AAARGH : une revue négationniste au confluent des extrémismes d’ultra-gauche, d’extrême-droite et islamiste radical

Huit associations antiracistes assignent en justice, par voie de référé, les hébergeurs américains et les principaux fournisseurs d'accès français du site antisémite et négationniste AAARGH. La première audience aura lieu, ce Lundi 14 mars, à la 1ère chambre du tribunal correctionnel de Paris.



AAARGH, sigle qui signifie « Association des anciens amateurs de récits de guerres et d'holocaustes », met en ligne plusieurs sites Internet en diverses langues, en premier lieu le français. En consultant l’adresse : http://www.geocities.com/ilrestodelsiclo, on peut ainsi trouver la « liste des publications mensuelles de l’AAARGH » et notamment la publication mensuelle en italien titrée « Il Resto del siclo ». Celle-ci déclare être vouée à « la crise du colonialisme au Moyen-Orient et la question du révisionnisme historique » ainsi que « les guerres mondiales, les guerres coloniales d’aujourd’hui, les guerres futures ». C’est le négationniste français Serge Thion, principal responsable de AAARGH, qui est également celui du « Resto del Siclo », dans lequel on trouve également la signature de Robert Faurisson.

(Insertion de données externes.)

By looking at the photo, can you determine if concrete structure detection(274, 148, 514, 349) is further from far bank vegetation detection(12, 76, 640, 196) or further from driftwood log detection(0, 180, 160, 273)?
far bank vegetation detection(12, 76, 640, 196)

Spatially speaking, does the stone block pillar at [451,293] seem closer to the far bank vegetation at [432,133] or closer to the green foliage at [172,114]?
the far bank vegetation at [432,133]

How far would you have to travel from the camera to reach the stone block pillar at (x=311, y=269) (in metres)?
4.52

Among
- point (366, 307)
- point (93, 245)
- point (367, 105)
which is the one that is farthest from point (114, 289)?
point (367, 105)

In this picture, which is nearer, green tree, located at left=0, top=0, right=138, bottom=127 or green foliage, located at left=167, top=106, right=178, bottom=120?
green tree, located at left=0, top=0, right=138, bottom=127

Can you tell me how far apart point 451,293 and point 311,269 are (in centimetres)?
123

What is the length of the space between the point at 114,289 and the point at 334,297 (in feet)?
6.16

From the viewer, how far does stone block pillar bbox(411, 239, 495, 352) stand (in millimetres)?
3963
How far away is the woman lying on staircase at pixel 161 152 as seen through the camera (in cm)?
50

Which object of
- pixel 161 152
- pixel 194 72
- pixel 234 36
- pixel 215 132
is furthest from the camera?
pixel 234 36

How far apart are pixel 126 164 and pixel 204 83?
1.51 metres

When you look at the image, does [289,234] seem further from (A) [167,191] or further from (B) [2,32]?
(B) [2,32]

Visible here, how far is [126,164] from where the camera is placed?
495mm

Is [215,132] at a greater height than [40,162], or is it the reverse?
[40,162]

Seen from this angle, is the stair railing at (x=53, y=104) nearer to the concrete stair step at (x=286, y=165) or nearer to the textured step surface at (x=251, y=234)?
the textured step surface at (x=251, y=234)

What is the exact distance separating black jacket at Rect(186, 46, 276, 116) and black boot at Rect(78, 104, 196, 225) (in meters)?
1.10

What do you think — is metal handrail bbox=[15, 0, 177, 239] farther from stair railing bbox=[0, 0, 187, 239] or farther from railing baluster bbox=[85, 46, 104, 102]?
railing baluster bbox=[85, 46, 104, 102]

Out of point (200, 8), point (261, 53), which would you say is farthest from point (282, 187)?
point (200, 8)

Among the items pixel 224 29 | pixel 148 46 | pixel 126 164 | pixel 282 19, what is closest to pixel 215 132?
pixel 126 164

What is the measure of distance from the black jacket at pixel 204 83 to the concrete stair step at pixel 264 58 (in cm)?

A l’analyse du contenu des numéros du « Resto del Siclo » de l’année 2004, une chose apparaît très clairement, qui n’a pas suffisamment été mise en relief à propos de la version française de AAARGH: c’est la fonction de carrefour des extrémismes qu’occupe cette revue. Extrémisme de l’ultra-gauche, dont Thion, venu du mouvement « conseilliste » La Vieille Taupe, est issu ; extrémisme de droite, dans sa version néo-nazie ou fasciste non repentie ; extrémisme islamiste radical enfin.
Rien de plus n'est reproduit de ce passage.